Configure, Start, and Validate Apache Flume
Before you can upgrade Apache Flume, you must have first upgraded your HDP components to the latest version (in this case, 2.4.2). This section assumes that you have already upgraded your components for HDP 2.4.2. If you have not already completed these steps, return to Getting Ready to Upgrade and Upgrade 2.1 Components for instructions on how to upgrade your HDP components to 2.4.2.
If you have not already done so, upgrade Flume. On the Flume host machine, run the following command:
For RHEL/CentOS/Oracle Linux:
yum upgrade flume
For SLES:
zypper update flume
zypper remove flume
zypper se -s flume
You should see Flume in the output.
Install Flume:
zypper install flume
For Ubuntu/Debian:
HDP support for Debian 6 is deprecated with HDP 2.4.2. Future versions of HDP will no longer be supported on Debian 6.
apt-get install flume
To confirm that Flume is working correctly, create an example configuration file. The following snippet is a sample configuration that can be set using the properties file. For more detailed information, see the “Flume User Guide.”

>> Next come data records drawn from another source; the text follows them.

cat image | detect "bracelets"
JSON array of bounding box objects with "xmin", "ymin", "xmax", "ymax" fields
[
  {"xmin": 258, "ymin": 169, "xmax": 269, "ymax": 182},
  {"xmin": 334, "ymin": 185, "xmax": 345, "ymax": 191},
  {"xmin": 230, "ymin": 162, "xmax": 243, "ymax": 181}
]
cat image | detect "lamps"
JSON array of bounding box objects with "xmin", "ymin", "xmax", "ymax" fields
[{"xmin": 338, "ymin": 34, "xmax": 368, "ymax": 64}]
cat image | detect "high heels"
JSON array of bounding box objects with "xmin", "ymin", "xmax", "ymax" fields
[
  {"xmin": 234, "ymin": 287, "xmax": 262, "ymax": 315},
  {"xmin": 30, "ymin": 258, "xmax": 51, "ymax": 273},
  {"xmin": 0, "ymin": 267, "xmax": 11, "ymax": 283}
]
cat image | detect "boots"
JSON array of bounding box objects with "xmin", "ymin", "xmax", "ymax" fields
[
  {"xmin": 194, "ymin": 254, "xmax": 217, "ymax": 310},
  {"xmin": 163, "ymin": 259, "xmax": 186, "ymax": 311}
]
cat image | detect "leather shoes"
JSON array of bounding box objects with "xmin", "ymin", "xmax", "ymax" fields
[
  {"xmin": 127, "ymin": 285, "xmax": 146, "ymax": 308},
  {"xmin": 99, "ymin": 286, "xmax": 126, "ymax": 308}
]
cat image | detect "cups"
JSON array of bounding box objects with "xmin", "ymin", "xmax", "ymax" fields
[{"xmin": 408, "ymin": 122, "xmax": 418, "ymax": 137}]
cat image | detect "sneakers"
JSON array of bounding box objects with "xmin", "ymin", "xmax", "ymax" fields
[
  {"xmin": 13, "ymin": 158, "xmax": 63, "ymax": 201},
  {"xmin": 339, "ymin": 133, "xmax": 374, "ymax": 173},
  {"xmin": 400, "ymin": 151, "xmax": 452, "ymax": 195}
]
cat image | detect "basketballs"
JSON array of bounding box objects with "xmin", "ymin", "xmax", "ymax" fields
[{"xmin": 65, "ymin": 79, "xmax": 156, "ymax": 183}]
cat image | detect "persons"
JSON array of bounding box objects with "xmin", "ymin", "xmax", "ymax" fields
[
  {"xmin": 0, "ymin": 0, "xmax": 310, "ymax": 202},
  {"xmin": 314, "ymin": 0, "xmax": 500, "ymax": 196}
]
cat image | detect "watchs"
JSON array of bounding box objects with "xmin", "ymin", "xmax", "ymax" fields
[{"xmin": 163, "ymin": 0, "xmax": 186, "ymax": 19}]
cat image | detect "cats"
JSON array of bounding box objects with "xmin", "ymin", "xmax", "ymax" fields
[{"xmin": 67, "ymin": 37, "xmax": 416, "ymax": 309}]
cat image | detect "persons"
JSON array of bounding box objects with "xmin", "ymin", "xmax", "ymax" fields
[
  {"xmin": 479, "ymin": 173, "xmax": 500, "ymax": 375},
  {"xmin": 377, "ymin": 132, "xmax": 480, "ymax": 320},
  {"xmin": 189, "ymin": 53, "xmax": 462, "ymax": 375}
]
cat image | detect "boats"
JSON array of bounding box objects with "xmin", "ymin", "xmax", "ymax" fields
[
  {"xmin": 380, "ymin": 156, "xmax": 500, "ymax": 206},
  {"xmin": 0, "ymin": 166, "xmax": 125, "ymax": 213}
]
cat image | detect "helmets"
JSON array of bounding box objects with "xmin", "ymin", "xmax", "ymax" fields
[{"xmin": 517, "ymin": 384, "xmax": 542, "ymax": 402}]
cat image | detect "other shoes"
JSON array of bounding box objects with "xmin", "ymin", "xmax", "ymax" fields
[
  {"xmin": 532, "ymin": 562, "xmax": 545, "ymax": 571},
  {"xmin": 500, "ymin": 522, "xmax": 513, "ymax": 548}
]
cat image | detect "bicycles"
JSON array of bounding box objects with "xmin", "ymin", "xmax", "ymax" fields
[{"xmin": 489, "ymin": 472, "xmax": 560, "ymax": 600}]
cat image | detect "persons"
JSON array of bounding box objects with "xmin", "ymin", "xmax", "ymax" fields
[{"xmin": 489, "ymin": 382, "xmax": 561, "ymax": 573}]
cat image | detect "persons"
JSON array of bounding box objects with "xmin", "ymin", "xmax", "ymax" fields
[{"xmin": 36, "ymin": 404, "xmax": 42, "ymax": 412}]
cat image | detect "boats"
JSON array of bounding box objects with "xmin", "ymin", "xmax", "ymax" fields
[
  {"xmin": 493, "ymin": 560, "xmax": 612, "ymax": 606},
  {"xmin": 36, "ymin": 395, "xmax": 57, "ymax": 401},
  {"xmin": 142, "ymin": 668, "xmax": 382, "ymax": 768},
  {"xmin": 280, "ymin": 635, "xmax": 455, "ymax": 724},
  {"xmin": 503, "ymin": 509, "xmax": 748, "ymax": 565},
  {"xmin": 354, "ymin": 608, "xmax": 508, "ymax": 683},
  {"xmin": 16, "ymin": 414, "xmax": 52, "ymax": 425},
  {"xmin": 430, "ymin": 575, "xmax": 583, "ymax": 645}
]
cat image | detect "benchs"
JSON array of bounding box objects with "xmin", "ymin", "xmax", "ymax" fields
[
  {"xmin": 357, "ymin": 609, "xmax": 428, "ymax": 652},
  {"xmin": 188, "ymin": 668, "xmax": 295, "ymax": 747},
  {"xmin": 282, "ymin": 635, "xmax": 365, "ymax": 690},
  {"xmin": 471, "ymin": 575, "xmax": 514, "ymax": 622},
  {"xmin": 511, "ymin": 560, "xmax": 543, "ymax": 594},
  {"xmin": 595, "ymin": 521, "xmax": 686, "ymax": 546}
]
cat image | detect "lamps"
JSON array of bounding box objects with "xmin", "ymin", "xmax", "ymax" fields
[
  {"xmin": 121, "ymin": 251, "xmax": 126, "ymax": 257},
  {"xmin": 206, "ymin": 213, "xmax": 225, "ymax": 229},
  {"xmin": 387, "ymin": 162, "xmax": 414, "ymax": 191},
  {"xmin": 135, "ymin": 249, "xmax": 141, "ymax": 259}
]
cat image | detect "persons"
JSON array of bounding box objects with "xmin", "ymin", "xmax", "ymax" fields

agent.sources = pstream agent.channels = memoryChannel agent.channels.memoryChannel.type = memory agent.sources.pstream.channels = memoryChannel agent.sources.pstream.type = exec agent.sources.pstream.command = tail -f /etc/passwd agent.sinks = hdfsSink agent.sinks.hdfsSink.type = hdfs agent.sinks.hdfsSink.channel = memoryChannel agent.sinks.hdfsSink.hdfs.path = hdfs://tmp/flumetest agent.sinks.hdfsSink.hdfs.fileType = SequenceFile agent.sinks.hdfsSink.hdfs.writeFormat = Text
The source here is defined as an exec source. The agent runs a given command on startup, which streams data to stdout, where the source gets it. The channel is defined as an in-memory channel and the sink is an HDFS sink.
Given this configuration, you can start Flume by navigating to FLUME_HOME and executing the following command:
$ bin/flume-ng agent --conf ./conf --conf-file example.conf --name a1 -Dflume.root.logger=INFO,console
Note The directory specified for
--conf agrument
would include a shell script flume-env.sh and potentially a log4j properties file. In this example, we pass a Java option to force Flume to log to the console and we go without a custom environment script.After validating data in
hdfs://tmp/flumetest
, stop Flume and restore any backup files. Copy/etc/flume/conf
to the conf directory in Flume hosts.